Flash is a language runtime, similar to Java, where we process compiled bytecode written by developers, and we do the low-level work of allocating memory and drawing pixels to the screen.
Flash Player doesn't have anything to do with thermal management on the laptop, but people (including me) typically don't like when the fans come on.
The fact that the fans are on doesn't mean that the laptop is overheating. It's just using enough power that it requires the fans to run. The case is aluminum because it passively conducts heat out into the surrounding air. Having the laptop on a soft surface that blocks the fans or limits the case's ability to conduct heat away from the internal components will definitely impact the laptop's ability to cool itself. It also doesn't hurt to blow the dust bunnies out of the fans with some compressed air once in a while. That said, cooling issues don't have anything to do with Flash, beyond the fact that it's using available compute resources, and they're throwing off some heat as part of their normal operation.
The hardware in modern laptops typically has a low-power/low-thermal-output mode, which helps to conserve battery life at the expense of performance. If the laptop is mostly idle, you can often get away with passive cooling, which means that you're not using batteries to spin fans, and the CPUs are using the least possible amount of power. This in turn gets you quiet operation and long battery life. If the content on the page requires a lot of computation, then those components will go into full-power mode, which starts the active cooling regimen, and uses more battery power for both operation and cooling.

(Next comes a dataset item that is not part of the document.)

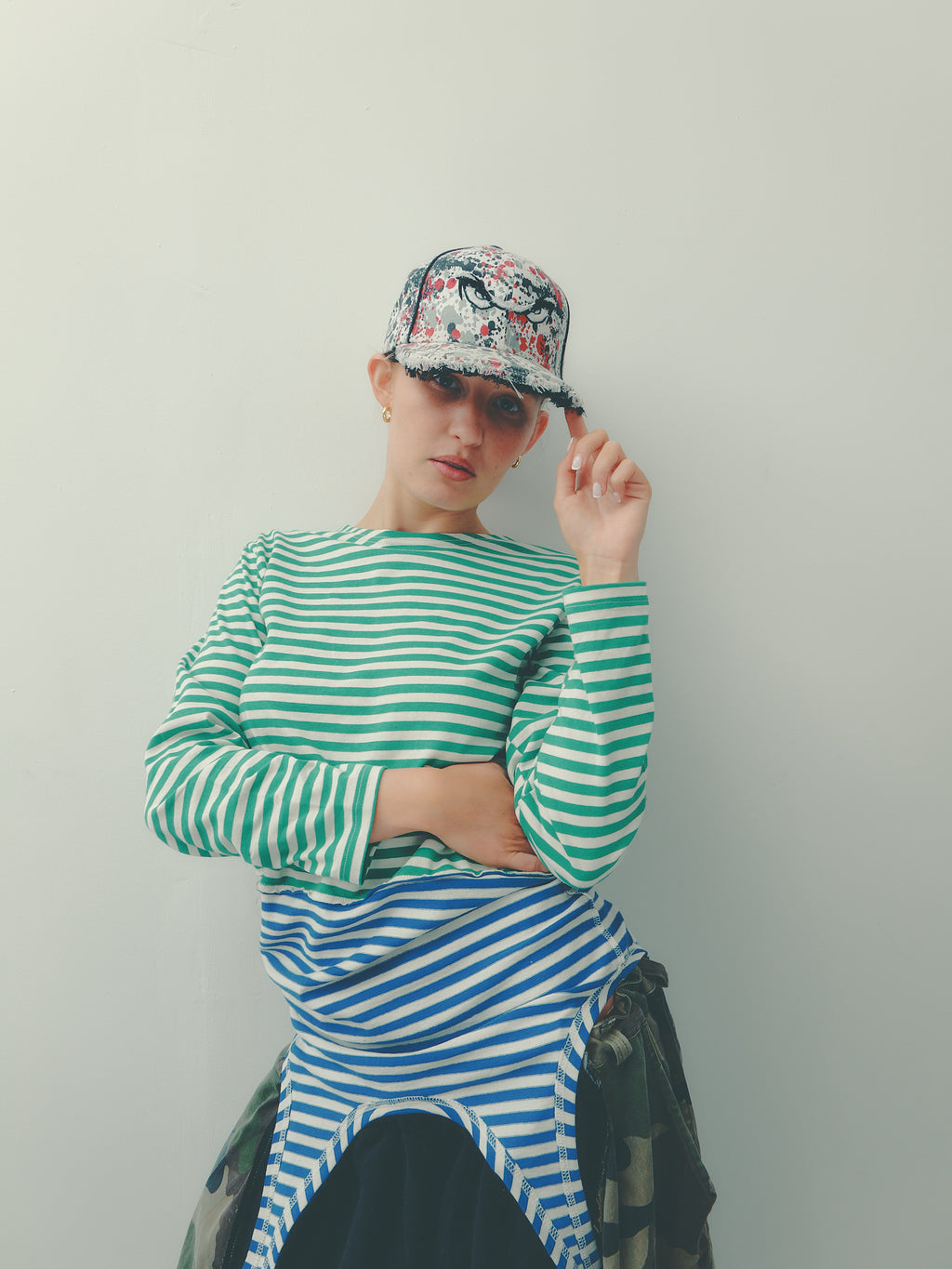 ARTISANAL UP-DOWN T-SHIRT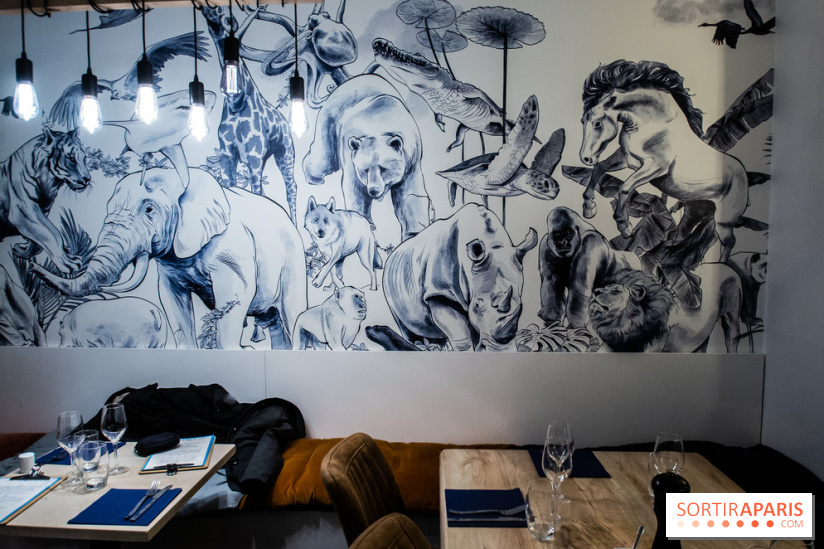 Le Petit Nico dans le 17e à Paris, les photos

The amount of CPU cycles consumed by Flash Player are directly related to the code that the content provider has written, and the sheer number of flash-related things they've stuck on the page. If a website is performing poorly, your options generally fall into the categories of "complain to the content provider", "vote with your feet and find the content elsewhere", and "experiment with other browsers and/or ad-blockers".
Typically what's going on when you're browsing a website or news article and all the fans come on, is that the content provider has embedded a bunch of ads and tracking scripts on to their page. In a world where content is free, ads pay the bills, and there's this whole complex ecosystem where the content provider has to prove to the advertiser that their ads were shown, and the advertiser has to pay the content provider and they want to know how their ads are performing, how people are using the website, etc. Much of the work in browsers lately around power management is really about blocking ads and tracking software, which are generally the real culprits in the situation.
It's not abnormal to see sites stuff dozens of ads and tracking scripts on to a single page, and in some instances, we'll see "ad stuffing", where there are dozens and dozens of ads on a page, but many aren't visible because they've drawn other stuff on top of them. When advertisers are paying per "impression", people can abuse the system to get more revenue that way. To combat it, the advertiser will then need some other tracking script to validate that their ad is visible, and you just end up with all this bloat on the page.
Long story short, the content provider is best positioned to troubleshoot and fix this. We provide a free performance profiling tool called Adobe Scout that will let them identify slow code in their content and optimize it. In 99.99% of instances, this is all that's really required. In the event that the content provider truly identifies a language-level issue that needs our attention, they'll have a detailed root-cause analysis at that point, and we'd be happy to have an engineering-level discussion with them.